----- Provided information

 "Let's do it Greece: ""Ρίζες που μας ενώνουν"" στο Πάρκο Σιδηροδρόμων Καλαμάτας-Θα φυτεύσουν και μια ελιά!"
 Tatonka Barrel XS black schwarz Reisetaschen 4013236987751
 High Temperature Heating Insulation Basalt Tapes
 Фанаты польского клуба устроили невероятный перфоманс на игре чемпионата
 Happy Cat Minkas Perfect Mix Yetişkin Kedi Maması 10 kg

----------
----- Provided information

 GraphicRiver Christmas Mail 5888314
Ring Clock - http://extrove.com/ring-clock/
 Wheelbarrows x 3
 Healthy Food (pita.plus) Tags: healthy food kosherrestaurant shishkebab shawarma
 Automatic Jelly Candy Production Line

----------

Brief: Out of the data above, set down the lines from the one with "στο Πάρκο Σιδηροδρόμων" to the one with "Happy Cat Minkas", both included, exactly as written and with no additions.

Your solution:
 "Let's do it Greece: ""Ρίζες που μας ενώνουν"" στο Πάρκο Σιδηροδρόμων Καλαμάτας-Θα φυτεύσουν και μια ελιά!"
 Tatonka Barrel XS black schwarz Reisetaschen 4013236987751
 High Temperature Heating Insulation Basalt Tapes
 Фанаты польского клуба устроили невероятный перфоманс на игре чемпионата
 Happy Cat Minkas Perfect Mix Yetişkin Kedi Maması 10 kg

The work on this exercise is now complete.